#### [WORK TO BE COMPLETED]
Reproduce each of the following items verbatim, leaving out the pictures.

[Dataset items]

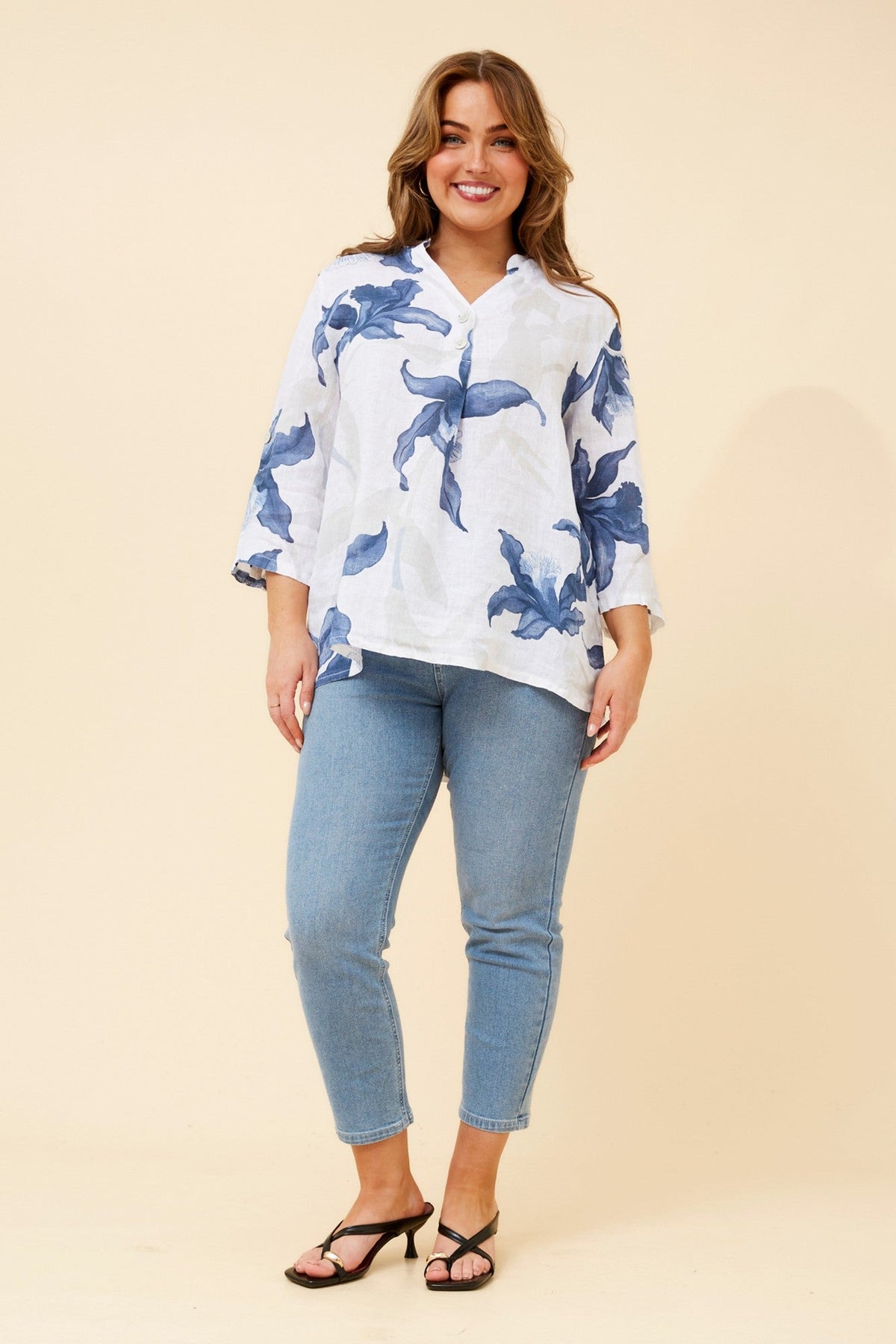 Image of a model wearing Tops. Product name - IVALDA LEAF PRINT LINEN TOP in Gumleaf colour by brand - BOTTEGA MODA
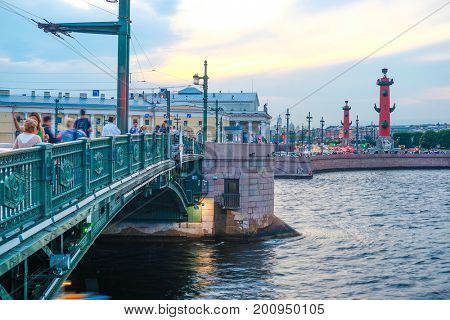 Sankt-Peterburg, Russia - August, 19, 2017: Neva embankment with Rostral Columns and Dvorcoviy bridge in Sankt-peterburg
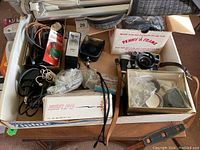 Overhead shot showing Leica M3, flashes, tripod, light meter, film boxes, cables and caps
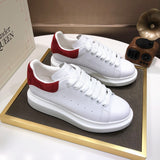 Alexander McQueen sneakers suola oversize bianco rosso
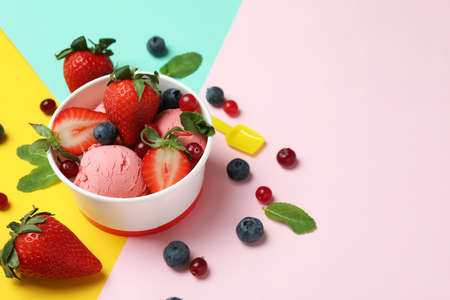 Fruit ice cream and ingredients on color backgroundの写真素材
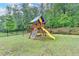 Backyard playground surrounded by lush greenery at 9270 Colham Dr, Cumming, GA 30041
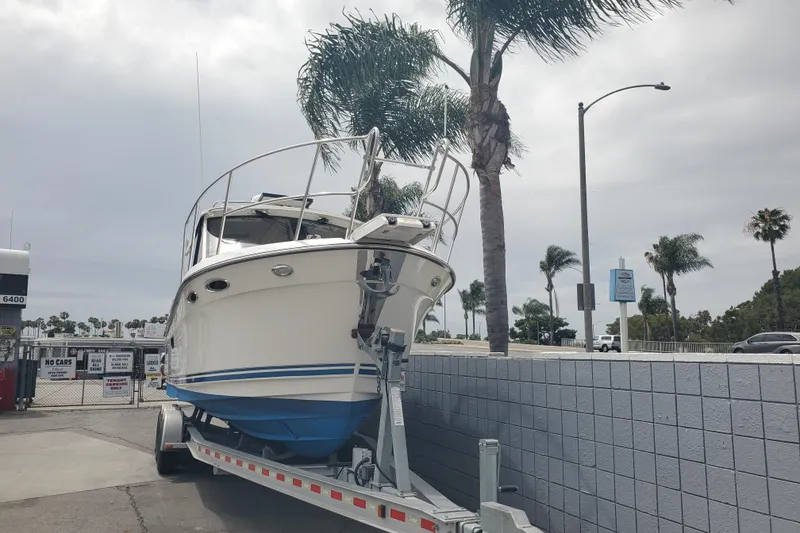 Slide: The Image of 2016 Cutwater 28 boat on trailer, parked near palm trees under cloudy sky. - 15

#### [OUTPUT]
 Image of a model wearing Tops. Product name - IVALDA LEAF PRINT LINEN TOP in Gumleaf colour by brand - BOTTEGA MODA
 Sankt-Peterburg, Russia - August, 19, 2017: Neva embankment with Rostral Columns and Dvorcoviy bridge in Sankt-peterburg
 Overhead shot showing Leica M3, flashes, tripod, light meter, film boxes, cables and caps
 Alexander McQueen sneakers suola oversize bianco rosso
 Fruit ice cream and ingredients on color backgroundの写真素材
 Backyard playground surrounded by lush greenery at 9270 Colham Dr, Cumming, GA 30041
 Slide: The Image of 2016 Cutwater 28 boat on trailer, parked near palm trees under cloudy sky. - 15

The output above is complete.